CS Course Descriptions

  • CSCI005 HM

    Credits: 3

    Instructors: Dodds, Kuenning, Medero, Schofield

    Offered: Fall

    Description: Introduction to elements of computer science. Students learn computational problem-solving techniques and gain experience with the design, implementa­tion, testing, and documentation of programs in a high-level language. In addition, students learn to design digital devices, understand how computers operate, and learn to program in a small machine language. Students are also exposed to ideas in computability theory. The course also integrates societal and ethical issues related to computer science.

  • CSCI005GR HM

    Credits: 3

    Instructors: Wu, Bush (Biology)

    Offered: Fall

    Description: This course introduces fundamental concepts from the Core course CSCI005 HM using biology as the context for those computational ideas. Students see both the intellectual and practical connections between these two disciplines and write computer programs to explore biological phenomena. Biology topics include the basics of bio­chemistry, the central dogma, population genetics, molecular evolution, metabolism, regulation, and phylogenetics. Computer science material includes basic data types and control structures, recursion, dynamic programming, and an introduction to automata and computability. This course fulfills the computer science Core requirement at Harvey Mudd College. It does not fulfill the Harvey Mudd biology Core requirement.

  • CSCI035 HM

    Credits: 3

    Instructor: Dodds

    Description: This course extends CSCI005 HM in developing software-composition skills. Pairing lectures and lab sessions, the experience will deepen foundations in algorithms and data structures, introduce machine learning and its mindset, weigh tradeoffs between human- and machine-efficiency, and build sophistication in software, both assembling existing software packages and from-scratch design. Students will deploy and assess computing projects of their own design -- with substantive application beyond CS itself -- as the course's final capstone. The course continues in the language of CSCI005 HM and especially encourages computing efforts which contribute to fields of interest beyond CS, whether academic or extracurricular.

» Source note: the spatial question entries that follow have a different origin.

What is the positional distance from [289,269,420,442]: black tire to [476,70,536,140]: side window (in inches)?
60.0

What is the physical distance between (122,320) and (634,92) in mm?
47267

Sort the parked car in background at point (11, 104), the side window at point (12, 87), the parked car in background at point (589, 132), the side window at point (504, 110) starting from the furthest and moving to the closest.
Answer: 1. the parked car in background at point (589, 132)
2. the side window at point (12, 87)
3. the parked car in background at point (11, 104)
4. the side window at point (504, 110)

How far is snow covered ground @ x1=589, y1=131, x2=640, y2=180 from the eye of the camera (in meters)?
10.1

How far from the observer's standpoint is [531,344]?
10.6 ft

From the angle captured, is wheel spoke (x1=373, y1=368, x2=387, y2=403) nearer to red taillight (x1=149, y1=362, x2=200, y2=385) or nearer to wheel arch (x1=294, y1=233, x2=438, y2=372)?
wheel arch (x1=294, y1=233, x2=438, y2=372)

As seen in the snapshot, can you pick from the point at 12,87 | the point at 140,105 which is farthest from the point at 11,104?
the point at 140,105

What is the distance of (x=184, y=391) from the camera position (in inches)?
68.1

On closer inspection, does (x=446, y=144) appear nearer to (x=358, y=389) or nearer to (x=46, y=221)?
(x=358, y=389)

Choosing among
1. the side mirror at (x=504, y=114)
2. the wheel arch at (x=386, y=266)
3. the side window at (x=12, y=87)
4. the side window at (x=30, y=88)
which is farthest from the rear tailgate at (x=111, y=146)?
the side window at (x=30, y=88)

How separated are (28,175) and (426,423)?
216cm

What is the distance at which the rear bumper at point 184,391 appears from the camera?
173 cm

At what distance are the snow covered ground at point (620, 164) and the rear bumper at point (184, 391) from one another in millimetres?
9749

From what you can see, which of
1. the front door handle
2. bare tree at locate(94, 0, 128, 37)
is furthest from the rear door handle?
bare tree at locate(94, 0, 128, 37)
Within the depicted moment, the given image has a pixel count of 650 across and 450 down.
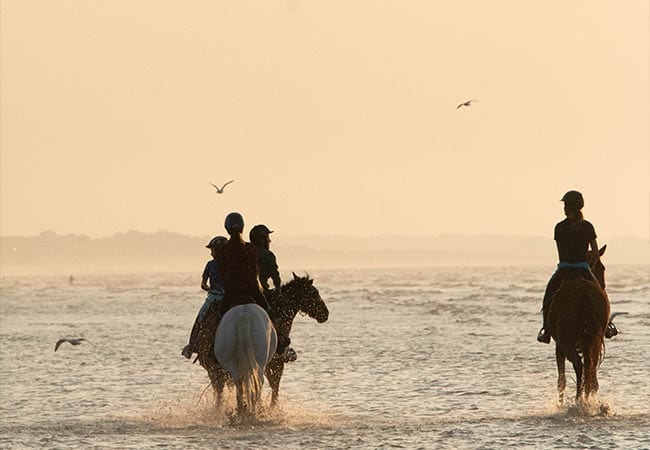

    Prerequisites: CSCI005 HM or CSCI005GR HM 

  • CSCI042 HM

    Credits: 3

    Instructor: Stone and Wiedermann

    Offered: Fall

    Description: Accelerated breadth-first introduction to computer science as a discipline for students (usually first-year) who have a strong programming background. Computational models of functional, object-oriented, and logic programming. Data structures and algorithm analysis. Computer logic and architecture. Grammars and parsing. Regular expressions. Computability. Extensive practice constructing applications from principles, using a variety of languages. Successful completion of this course satisfies the CSCI005 HM Core requirement and CSCI060 HM coursework.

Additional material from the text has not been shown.